-- Task goal --
In the material below, find the line with "Razor Wire Above" and the line with "Dromedary Camel is". Output exactly those two lines and all lines between them, leaving out pictures.

-- Dataset extract --
------------------------------------
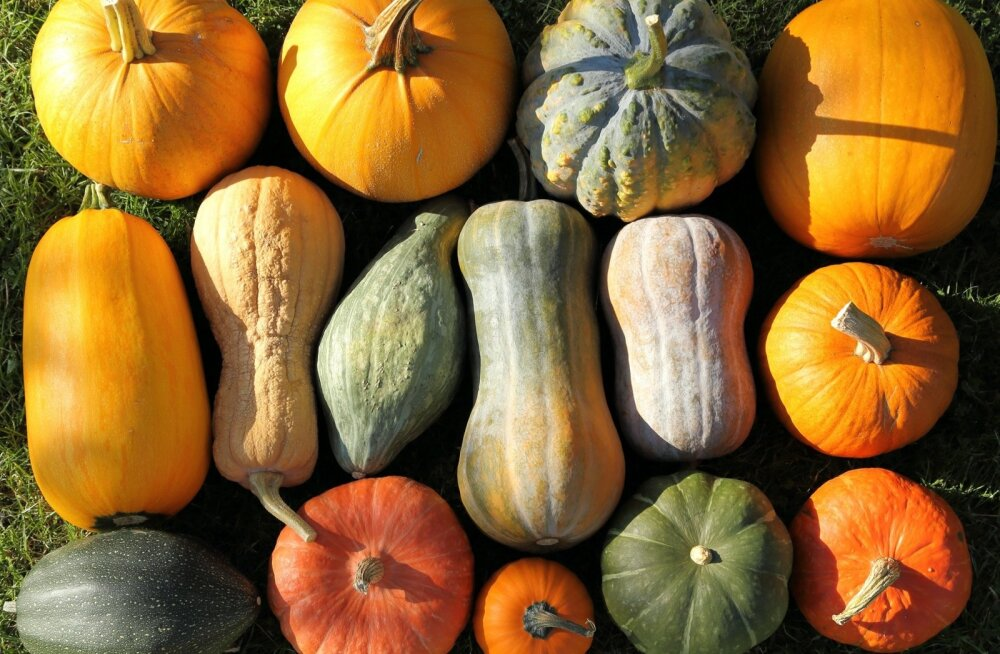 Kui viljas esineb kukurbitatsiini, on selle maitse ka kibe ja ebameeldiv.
------------------------------------
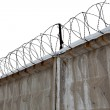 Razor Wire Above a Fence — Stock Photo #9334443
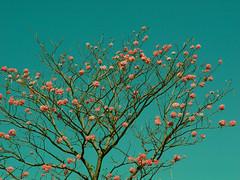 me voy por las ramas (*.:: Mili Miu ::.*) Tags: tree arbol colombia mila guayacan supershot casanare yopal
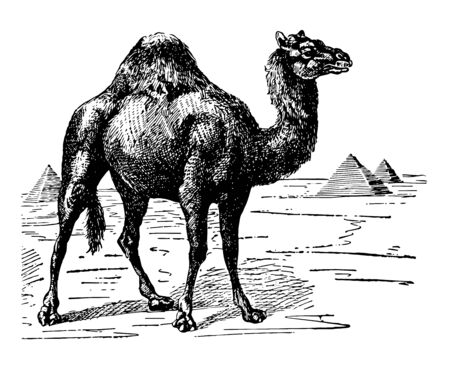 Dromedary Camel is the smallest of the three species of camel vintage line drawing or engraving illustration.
------------------------------------
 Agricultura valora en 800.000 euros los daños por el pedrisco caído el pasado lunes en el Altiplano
------------------------------------
-- Written reply --
 Razor Wire Above a Fence — Stock Photo #9334443
 me voy por las ramas (*.:: Mili Miu ::.*) Tags: tree arbol colombia mila guayacan supershot casanare yopal
 Dromedary Camel is the smallest of the three species of camel vintage line drawing or engraving illustration.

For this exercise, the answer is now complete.